Extended thinking lets Claude show its reasoning process before giving a final answer. When enabled, Claude produces a thinking block with its step-by-step reasoning, followed by the actual response. This is useful for complex math, coding, and analysis tasks where you want to verify the reasoning chain. It increases output quality on hard problems but adds latency and token cost.

How much does the Claude API cost?

Claude uses per-token pricing. Opus costs $15 per 1M input tokens and $75 per 1M output tokens. Sonnet costs $3/$15 per 1M tokens. Haiku costs $0.25/$1.25 per 1M tokens. All models support a 200K token context window. Prompt caching reduces input costs by up to 90% for repeated prefixes. Most production applications using Sonnet spend $0.01-$0.05 per request.

What is Constitutional AI and how does it affect Claude?

Constitutional AI (RLHF from AI Feedback) is Anthropic's training methodology that makes Claude helpful, harmless, and honest. It produces more context-sensitive refusal behavior with fewer false positives on legitimate requests compared to competitors. This design philosophy also contributes to Claude's strong system prompt adherence, where persona constraints and behavioral guardrails hold up reliably even under adversarial inputs.

How does prompt caching work in the Claude API?

Prompt caching stores frequently used context blocks server-side. You mark cacheable content with cache_control headers. Subsequent requests that reuse the same prefix pay approximately 10% of the normal input token cost instead of the full rate. The cache TTL is 5 minutes by default. This is especially powerful for RAG systems where you retrieve large document contexts and run multiple queries against them.

What is the model routing pattern for Claude?

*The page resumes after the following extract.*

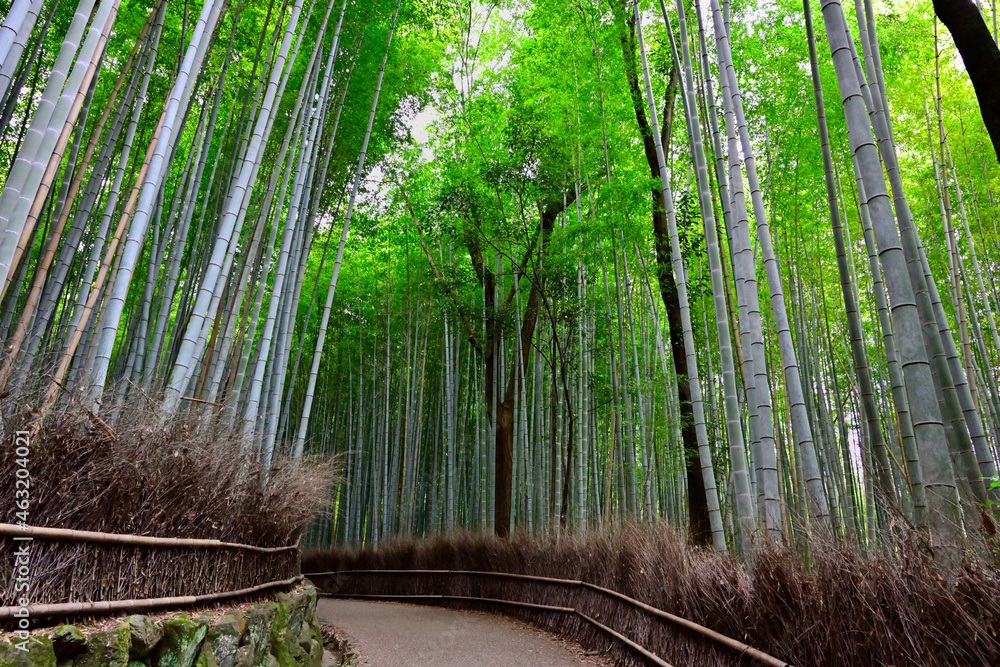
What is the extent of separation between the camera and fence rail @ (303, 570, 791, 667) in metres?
1.99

Model routing dispatches each request to the most cost-effective Claude tier. A lightweight Haiku-based classifier categorizes incoming requests as simple, standard, or complex. Simple tasks (classification, FAQ) route to Haiku, standard tasks (coding, analysis) route to Sonnet, and complex tasks (research, multi-step reasoning) route to Opus. This pattern avoids the cost waste of using Opus for simple tasks or the quality loss of using Haiku for hard problems.

How large is Claude's context window?

All Claude model tiers share a 200K token context window, roughly 150,000 words of English text. This is large enough to hold entire codebases, book-length documents, or extensive conversation histories without chunking. Compared to GPT-4o's 128K window, Claude's 200K provides a meaningful buffer for long-document workloads. Prompt caching lets you store frequently reused context blocks so you only pay full input cost once.

Can Claude process images and PDFs?

Yes, Claude accepts images as base64-encoded data or URLs, and can process PDF files directly. You include image content blocks alongside text in the messages array. This enables document OCR, chart analysis, UI screenshot review, architecture diagram interpretation, and receipt processing. Supported image formats include JPEG, PNG, GIF, and WebP.

How does the Claude Batch API work?

The Batch API processes up to 10,000 requests asynchronously at 50% reduced cost with a 24-hour turnaround. You prepare a list of batch request objects each with a custom_id and params, submit the batch, then poll for completion or use a webhook. It is ideal for offline processing jobs like review classification, dataset labeling, and bulk document analysis where real-time responses are not needed.